Supplied information:
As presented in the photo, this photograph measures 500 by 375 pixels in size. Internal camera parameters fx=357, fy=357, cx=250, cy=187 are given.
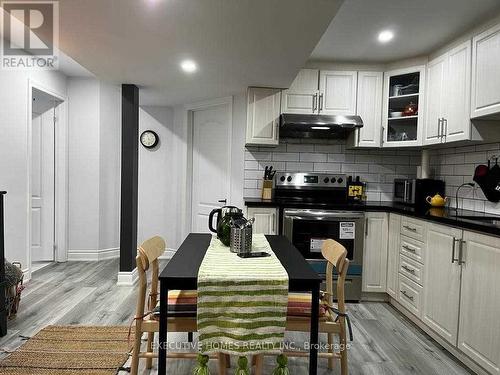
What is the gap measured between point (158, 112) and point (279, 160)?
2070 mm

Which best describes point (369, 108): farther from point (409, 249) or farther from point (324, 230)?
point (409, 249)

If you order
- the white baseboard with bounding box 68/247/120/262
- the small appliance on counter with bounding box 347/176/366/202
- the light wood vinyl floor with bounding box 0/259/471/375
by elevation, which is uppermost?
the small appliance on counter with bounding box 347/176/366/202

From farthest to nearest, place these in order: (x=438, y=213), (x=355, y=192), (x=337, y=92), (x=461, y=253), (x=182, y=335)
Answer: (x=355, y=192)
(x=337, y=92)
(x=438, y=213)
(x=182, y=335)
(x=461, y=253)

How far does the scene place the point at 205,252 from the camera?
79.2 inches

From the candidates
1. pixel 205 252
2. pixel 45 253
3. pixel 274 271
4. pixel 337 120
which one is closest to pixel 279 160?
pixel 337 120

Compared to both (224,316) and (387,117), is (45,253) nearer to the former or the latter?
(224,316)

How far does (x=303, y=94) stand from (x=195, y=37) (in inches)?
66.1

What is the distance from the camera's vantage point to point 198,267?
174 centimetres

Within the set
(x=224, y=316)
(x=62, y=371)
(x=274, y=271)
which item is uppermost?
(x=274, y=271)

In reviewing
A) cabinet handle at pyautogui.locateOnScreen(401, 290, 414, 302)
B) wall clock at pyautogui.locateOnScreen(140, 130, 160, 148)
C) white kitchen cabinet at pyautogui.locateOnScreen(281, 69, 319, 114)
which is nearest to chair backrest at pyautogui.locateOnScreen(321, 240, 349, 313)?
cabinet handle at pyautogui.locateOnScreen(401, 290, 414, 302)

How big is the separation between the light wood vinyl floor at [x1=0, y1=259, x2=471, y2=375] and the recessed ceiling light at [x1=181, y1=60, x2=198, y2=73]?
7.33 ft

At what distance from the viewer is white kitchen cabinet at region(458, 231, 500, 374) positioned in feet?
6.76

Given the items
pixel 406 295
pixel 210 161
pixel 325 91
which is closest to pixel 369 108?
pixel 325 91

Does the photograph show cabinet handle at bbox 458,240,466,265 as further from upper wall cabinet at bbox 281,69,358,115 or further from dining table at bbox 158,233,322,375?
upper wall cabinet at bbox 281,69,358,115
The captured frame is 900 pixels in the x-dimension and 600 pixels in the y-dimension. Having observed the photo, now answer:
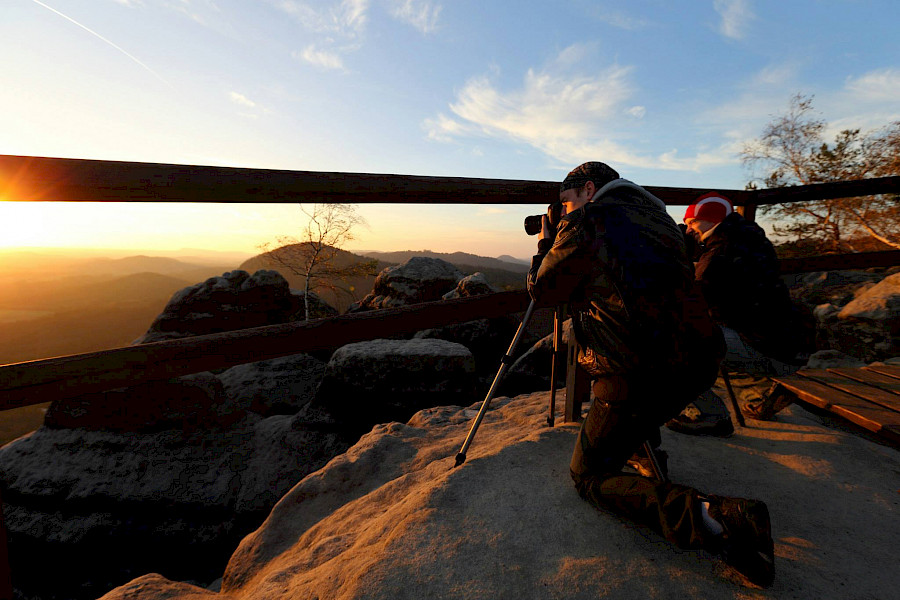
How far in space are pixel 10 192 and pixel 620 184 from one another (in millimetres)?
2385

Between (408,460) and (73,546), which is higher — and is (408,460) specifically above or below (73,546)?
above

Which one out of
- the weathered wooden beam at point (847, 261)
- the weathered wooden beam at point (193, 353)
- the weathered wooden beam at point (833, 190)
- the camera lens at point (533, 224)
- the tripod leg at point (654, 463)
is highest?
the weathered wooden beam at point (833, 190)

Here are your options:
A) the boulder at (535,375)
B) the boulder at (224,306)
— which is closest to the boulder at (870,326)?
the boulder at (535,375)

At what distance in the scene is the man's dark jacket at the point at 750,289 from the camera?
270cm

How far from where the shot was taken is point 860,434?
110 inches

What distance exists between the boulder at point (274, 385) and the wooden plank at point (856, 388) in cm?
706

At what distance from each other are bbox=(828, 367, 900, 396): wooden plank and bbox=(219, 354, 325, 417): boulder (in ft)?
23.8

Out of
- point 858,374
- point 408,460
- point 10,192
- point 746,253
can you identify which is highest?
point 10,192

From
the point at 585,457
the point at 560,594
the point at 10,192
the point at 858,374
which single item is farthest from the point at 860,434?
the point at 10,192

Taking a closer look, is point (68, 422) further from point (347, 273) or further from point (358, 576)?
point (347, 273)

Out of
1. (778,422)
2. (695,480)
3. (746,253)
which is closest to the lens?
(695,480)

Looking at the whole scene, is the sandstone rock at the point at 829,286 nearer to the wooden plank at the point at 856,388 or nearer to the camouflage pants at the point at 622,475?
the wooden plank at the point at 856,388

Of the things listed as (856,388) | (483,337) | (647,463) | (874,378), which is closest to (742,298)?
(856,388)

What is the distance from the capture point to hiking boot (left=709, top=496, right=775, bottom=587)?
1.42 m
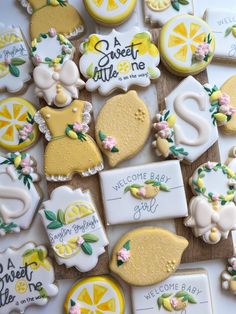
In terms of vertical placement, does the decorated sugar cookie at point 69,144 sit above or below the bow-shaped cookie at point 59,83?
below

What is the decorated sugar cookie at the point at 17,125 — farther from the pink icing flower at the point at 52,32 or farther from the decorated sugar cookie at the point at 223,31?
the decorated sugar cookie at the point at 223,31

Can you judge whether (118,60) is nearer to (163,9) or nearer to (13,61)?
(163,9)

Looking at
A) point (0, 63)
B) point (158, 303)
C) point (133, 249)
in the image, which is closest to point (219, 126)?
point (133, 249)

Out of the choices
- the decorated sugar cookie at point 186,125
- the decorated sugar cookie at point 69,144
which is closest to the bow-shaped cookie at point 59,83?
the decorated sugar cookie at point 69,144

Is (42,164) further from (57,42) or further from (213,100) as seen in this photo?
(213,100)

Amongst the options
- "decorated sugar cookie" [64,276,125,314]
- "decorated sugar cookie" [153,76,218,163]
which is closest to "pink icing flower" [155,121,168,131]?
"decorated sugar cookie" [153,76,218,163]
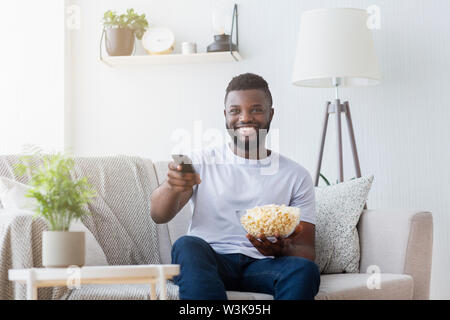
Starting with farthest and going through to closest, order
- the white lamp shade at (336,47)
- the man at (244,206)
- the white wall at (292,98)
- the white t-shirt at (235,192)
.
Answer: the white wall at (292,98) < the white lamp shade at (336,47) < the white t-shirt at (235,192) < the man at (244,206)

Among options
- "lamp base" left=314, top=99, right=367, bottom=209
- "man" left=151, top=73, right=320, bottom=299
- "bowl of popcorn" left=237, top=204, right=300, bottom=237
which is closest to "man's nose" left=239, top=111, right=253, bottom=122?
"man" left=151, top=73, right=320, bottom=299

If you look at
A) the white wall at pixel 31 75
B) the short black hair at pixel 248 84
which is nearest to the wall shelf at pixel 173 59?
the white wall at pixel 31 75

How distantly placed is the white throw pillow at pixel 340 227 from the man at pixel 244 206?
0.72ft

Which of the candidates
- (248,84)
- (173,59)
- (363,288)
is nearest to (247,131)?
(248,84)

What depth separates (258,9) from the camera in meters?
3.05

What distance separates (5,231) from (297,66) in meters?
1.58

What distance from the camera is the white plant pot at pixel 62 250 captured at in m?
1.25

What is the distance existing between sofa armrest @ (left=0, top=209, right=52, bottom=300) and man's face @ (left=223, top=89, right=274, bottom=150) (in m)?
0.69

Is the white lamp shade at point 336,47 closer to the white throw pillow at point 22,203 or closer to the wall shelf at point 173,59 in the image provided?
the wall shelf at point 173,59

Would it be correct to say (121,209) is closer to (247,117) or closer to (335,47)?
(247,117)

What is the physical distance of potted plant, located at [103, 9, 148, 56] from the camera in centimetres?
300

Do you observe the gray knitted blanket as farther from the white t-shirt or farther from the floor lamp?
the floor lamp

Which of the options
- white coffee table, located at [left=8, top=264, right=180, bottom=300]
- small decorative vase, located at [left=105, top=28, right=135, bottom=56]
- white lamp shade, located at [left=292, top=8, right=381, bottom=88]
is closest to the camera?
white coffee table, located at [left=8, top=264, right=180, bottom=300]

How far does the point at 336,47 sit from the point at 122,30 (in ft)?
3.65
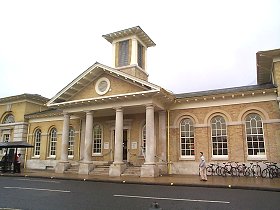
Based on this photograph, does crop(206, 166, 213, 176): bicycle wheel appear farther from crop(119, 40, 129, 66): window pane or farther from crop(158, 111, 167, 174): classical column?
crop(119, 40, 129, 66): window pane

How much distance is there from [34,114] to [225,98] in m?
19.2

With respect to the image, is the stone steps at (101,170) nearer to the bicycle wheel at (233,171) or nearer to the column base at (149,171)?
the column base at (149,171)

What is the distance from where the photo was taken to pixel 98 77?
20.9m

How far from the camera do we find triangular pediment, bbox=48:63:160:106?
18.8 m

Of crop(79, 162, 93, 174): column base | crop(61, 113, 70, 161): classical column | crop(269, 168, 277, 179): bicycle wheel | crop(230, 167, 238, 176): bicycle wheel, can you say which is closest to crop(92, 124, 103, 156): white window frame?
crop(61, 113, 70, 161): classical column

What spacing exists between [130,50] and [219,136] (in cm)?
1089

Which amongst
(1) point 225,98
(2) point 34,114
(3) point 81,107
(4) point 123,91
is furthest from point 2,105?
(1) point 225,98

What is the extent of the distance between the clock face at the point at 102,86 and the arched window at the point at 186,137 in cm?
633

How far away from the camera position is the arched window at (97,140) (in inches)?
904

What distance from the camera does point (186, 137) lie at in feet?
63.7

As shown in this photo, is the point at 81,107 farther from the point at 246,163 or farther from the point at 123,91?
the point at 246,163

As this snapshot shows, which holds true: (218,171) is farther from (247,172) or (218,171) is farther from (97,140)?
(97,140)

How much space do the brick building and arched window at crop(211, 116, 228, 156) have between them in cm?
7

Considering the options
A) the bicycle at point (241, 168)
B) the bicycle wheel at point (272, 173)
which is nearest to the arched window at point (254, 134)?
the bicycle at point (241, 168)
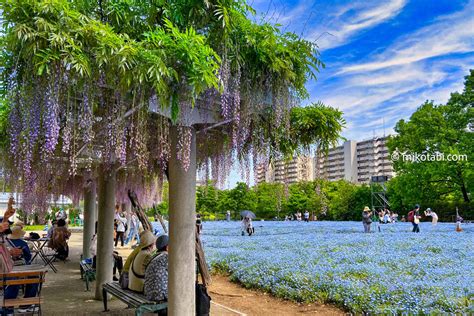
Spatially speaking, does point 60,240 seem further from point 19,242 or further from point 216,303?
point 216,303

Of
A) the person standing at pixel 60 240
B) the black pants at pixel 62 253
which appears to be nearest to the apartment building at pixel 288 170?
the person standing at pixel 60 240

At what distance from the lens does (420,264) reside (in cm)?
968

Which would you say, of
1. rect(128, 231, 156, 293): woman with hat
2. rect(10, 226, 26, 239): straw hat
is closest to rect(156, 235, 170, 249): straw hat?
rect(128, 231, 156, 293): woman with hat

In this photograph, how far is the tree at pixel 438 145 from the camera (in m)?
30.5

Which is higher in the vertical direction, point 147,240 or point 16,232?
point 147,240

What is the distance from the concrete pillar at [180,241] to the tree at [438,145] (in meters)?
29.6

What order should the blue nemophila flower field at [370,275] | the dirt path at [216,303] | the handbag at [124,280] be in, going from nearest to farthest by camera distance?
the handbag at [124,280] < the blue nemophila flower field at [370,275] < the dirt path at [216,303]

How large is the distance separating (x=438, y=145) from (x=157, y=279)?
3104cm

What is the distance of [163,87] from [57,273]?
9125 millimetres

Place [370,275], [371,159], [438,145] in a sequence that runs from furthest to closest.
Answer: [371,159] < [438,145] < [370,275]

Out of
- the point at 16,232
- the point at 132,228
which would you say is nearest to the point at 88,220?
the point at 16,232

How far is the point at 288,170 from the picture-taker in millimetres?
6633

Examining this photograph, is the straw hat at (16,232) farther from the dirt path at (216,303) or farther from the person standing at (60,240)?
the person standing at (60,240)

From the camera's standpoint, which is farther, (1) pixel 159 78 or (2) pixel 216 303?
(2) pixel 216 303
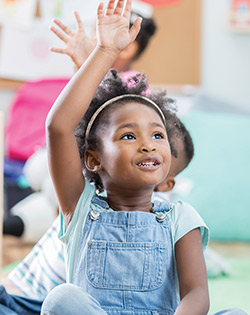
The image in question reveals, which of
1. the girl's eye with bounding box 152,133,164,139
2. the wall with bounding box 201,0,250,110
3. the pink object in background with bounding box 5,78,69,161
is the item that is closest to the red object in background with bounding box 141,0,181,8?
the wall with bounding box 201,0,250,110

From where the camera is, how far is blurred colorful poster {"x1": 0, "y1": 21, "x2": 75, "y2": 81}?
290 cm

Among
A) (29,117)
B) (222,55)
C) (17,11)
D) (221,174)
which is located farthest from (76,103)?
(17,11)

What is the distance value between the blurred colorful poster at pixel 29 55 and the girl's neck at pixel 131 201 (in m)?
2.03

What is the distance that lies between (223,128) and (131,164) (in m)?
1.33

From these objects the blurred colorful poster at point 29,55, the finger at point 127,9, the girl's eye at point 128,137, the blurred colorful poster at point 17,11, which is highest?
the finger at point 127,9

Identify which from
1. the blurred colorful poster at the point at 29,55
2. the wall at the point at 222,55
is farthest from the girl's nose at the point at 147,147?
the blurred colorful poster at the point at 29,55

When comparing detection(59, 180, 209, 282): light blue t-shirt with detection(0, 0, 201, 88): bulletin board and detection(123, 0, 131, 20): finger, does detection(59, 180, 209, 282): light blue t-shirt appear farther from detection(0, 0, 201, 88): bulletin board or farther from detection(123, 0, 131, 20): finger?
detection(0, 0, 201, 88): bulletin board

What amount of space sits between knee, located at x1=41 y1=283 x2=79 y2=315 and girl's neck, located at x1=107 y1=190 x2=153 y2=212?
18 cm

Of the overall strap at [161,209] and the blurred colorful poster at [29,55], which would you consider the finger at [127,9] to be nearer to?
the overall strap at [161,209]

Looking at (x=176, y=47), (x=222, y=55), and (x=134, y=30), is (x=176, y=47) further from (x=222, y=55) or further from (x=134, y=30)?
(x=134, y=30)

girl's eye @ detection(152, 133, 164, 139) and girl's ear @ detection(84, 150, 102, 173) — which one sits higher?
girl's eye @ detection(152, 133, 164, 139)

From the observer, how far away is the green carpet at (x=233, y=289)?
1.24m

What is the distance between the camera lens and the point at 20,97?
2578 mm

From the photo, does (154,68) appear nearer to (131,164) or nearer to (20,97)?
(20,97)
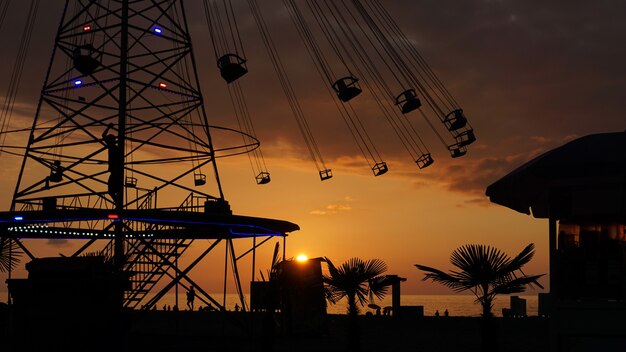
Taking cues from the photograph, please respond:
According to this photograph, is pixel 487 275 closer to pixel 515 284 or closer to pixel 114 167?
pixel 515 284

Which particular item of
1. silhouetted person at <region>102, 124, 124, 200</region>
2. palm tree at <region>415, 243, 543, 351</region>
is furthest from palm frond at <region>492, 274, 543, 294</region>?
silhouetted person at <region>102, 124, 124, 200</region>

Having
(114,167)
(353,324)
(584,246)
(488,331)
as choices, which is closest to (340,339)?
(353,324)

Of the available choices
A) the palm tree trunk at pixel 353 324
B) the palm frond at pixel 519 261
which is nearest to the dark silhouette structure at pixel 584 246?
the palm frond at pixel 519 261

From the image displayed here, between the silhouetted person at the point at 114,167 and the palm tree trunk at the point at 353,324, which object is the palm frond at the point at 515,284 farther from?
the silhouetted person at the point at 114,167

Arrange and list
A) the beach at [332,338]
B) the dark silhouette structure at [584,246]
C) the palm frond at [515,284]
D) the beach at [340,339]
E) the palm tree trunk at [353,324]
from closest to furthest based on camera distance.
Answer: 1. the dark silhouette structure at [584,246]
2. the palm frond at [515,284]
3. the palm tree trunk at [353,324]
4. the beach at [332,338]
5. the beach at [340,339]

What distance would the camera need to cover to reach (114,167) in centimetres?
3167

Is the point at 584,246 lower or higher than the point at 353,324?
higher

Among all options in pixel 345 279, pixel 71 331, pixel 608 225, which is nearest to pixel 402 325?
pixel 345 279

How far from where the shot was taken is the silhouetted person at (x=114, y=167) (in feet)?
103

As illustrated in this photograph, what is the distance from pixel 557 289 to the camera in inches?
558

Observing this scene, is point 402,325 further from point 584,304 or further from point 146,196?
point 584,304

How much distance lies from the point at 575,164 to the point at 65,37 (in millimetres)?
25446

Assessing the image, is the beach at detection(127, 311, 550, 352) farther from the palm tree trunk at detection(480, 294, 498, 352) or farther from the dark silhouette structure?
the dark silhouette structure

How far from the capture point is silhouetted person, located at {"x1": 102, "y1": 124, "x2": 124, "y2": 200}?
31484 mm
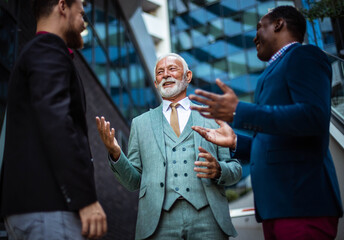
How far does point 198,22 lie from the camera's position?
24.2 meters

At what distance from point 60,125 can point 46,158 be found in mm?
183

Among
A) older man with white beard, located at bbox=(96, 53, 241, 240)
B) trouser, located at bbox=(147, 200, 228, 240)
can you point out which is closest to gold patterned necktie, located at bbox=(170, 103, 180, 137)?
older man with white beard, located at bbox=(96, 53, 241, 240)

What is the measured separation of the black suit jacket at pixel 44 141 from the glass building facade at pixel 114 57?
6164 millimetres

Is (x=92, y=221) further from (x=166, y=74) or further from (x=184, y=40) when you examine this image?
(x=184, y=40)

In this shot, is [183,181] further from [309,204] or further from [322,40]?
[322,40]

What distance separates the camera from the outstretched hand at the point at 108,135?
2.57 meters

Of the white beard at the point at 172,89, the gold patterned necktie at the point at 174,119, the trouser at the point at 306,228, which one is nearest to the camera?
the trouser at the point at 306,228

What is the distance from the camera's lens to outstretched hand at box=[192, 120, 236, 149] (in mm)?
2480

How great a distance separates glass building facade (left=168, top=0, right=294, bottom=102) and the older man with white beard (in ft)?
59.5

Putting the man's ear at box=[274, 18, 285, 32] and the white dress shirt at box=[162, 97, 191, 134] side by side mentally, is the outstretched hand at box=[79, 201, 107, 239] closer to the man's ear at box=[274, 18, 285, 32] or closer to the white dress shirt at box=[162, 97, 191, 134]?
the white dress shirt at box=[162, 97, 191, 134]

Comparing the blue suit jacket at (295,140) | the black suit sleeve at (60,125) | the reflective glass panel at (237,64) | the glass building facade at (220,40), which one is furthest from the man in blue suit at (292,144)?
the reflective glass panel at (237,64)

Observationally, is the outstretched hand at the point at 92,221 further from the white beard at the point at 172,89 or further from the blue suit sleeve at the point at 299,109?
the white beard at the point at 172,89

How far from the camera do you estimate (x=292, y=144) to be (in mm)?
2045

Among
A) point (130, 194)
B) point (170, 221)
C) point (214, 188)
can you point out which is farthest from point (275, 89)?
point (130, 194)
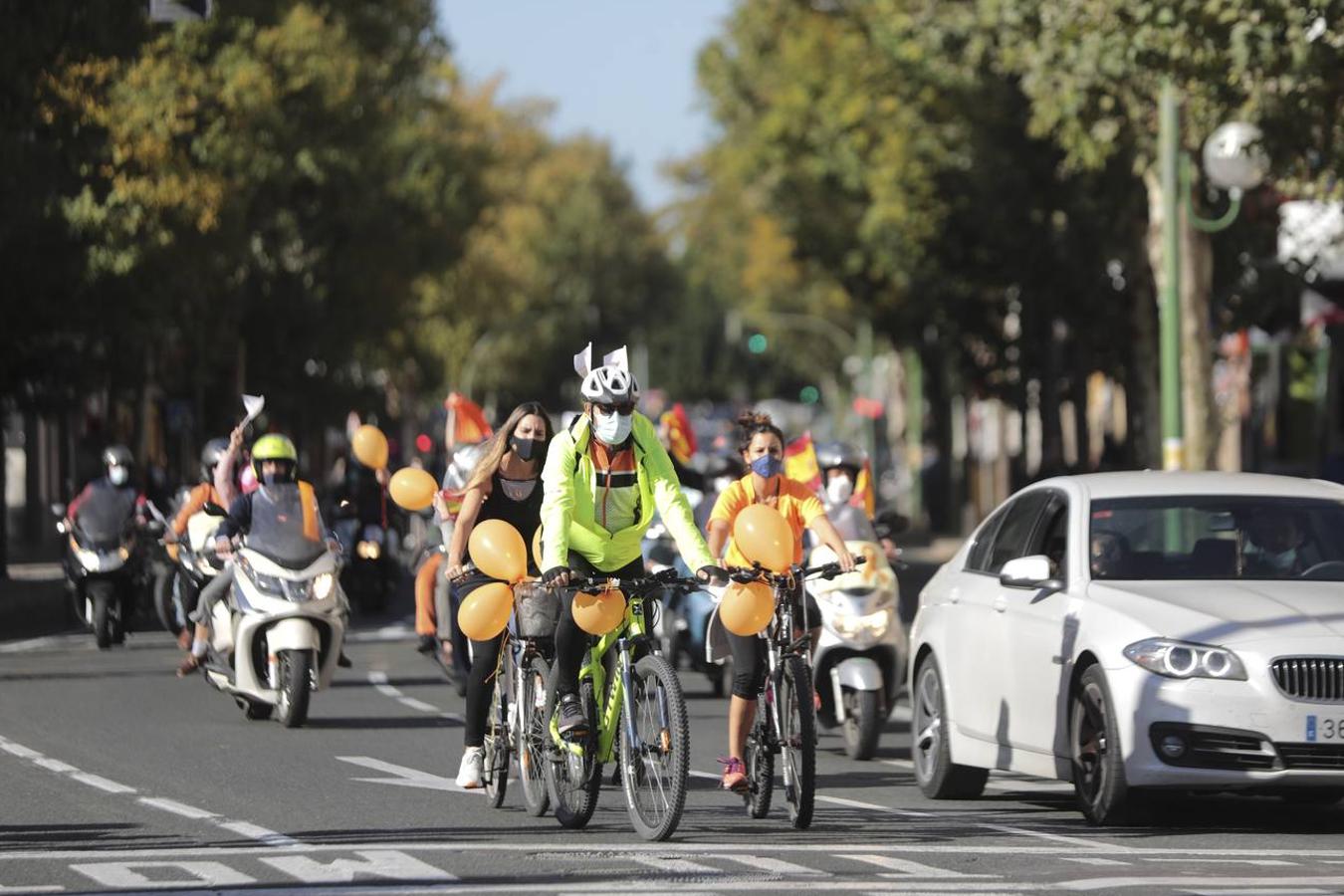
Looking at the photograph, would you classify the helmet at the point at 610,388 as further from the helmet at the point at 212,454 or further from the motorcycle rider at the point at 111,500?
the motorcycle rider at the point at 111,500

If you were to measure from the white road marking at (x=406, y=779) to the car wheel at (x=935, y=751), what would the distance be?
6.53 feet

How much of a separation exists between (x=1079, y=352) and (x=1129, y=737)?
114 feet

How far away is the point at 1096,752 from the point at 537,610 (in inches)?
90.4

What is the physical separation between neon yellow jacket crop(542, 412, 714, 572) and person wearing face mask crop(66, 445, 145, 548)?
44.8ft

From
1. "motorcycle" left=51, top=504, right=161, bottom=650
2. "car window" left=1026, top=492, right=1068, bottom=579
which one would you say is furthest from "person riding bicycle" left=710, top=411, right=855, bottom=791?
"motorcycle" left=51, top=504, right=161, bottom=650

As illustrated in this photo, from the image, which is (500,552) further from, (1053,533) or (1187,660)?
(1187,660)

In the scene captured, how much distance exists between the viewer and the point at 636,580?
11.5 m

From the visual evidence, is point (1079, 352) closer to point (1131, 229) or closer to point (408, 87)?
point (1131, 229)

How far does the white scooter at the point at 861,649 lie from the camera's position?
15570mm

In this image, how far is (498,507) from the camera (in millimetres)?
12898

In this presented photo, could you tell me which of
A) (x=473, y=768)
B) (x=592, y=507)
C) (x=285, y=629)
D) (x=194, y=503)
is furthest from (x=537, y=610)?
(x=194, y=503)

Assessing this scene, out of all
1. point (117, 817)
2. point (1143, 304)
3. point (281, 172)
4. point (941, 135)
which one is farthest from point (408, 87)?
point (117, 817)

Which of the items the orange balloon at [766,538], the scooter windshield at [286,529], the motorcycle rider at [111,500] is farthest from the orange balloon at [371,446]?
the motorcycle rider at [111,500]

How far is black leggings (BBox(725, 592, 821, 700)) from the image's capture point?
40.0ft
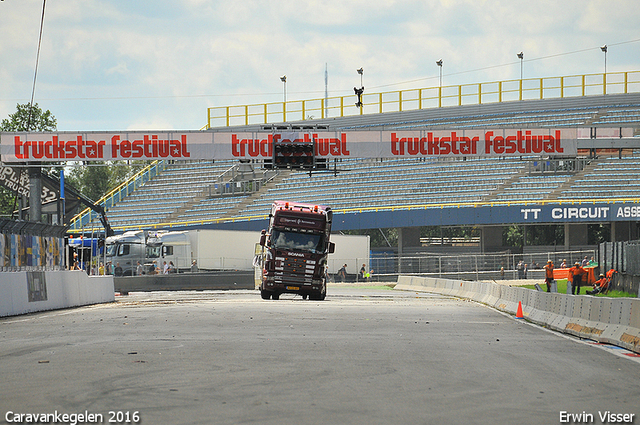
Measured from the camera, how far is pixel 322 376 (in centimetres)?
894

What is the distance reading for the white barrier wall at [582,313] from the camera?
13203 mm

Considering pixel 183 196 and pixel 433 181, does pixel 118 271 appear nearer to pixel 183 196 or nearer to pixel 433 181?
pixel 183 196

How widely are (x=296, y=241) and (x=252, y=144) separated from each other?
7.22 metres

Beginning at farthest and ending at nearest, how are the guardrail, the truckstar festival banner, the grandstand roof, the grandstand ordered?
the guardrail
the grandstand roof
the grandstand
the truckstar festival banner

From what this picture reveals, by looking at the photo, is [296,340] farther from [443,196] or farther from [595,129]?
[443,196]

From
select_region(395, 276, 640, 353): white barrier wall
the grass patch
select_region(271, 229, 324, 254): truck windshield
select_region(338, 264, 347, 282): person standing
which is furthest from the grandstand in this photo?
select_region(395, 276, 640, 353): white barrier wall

Direction:
Take the lines above from the one holding "How widely are" to the last and output them exactly.

Written answer:
How widely are (x=296, y=241) and (x=252, y=144) separated from each other?
7.22 metres

Beginning at farthest and ending at nearest, how are the guardrail, the truckstar festival banner, the grandstand roof, the grandstand ordered?
the guardrail
the grandstand roof
the grandstand
the truckstar festival banner

From what this picture reveals, by looking at the photo, is [296,340] farther from [443,196] or farther from [595,129]?
[443,196]

From
select_region(395, 276, 640, 353): white barrier wall
the grass patch
select_region(271, 229, 324, 254): truck windshield
select_region(338, 264, 347, 282): person standing
which is furthest from the grandstand in this photo?
select_region(395, 276, 640, 353): white barrier wall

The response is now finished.